## Given information
--- START ---

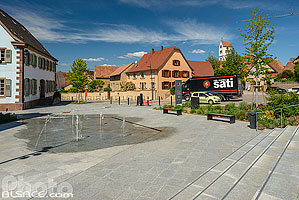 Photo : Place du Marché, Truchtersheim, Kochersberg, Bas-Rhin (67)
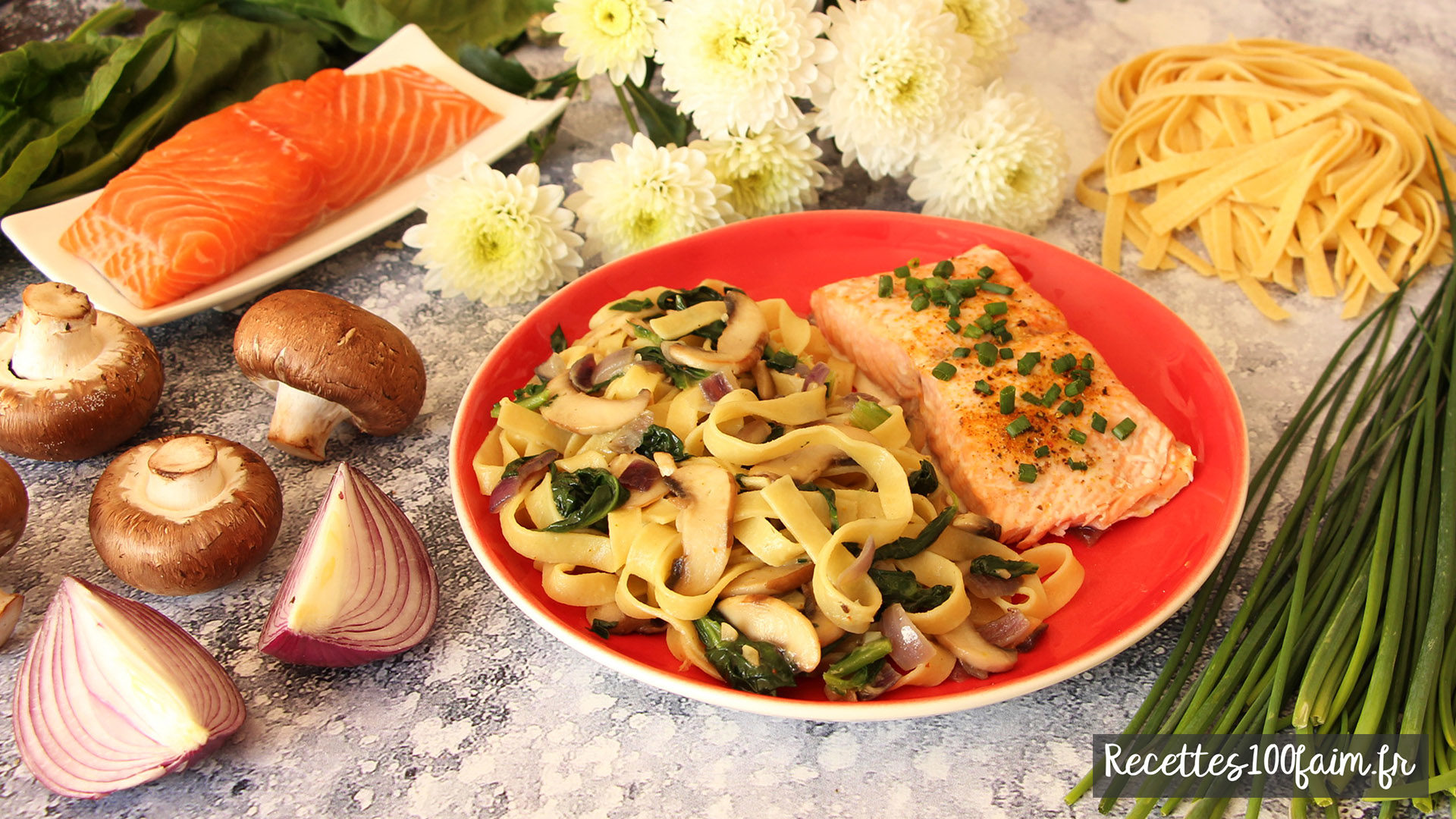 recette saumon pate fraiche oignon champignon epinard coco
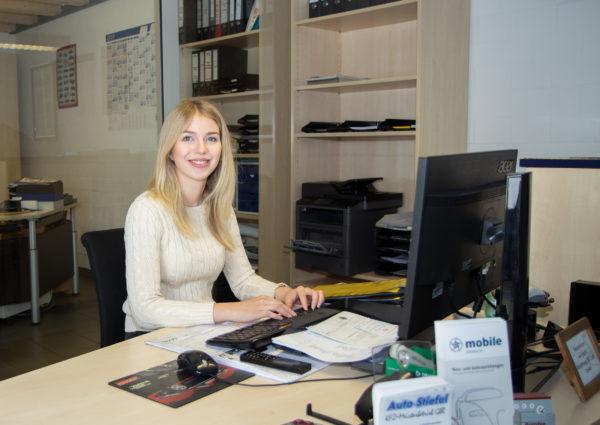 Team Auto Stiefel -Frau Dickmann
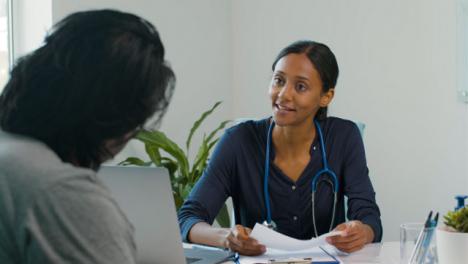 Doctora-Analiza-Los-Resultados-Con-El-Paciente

--- END ---

Once the pictures are set aside, please reproduce the remaining material word for word.

 Photo : Place du Marché, Truchtersheim, Kochersberg, Bas-Rhin (67)
 recette saumon pate fraiche oignon champignon epinard coco
 Team Auto Stiefel -Frau Dickmann
 Doctora-Analiza-Los-Resultados-Con-El-Paciente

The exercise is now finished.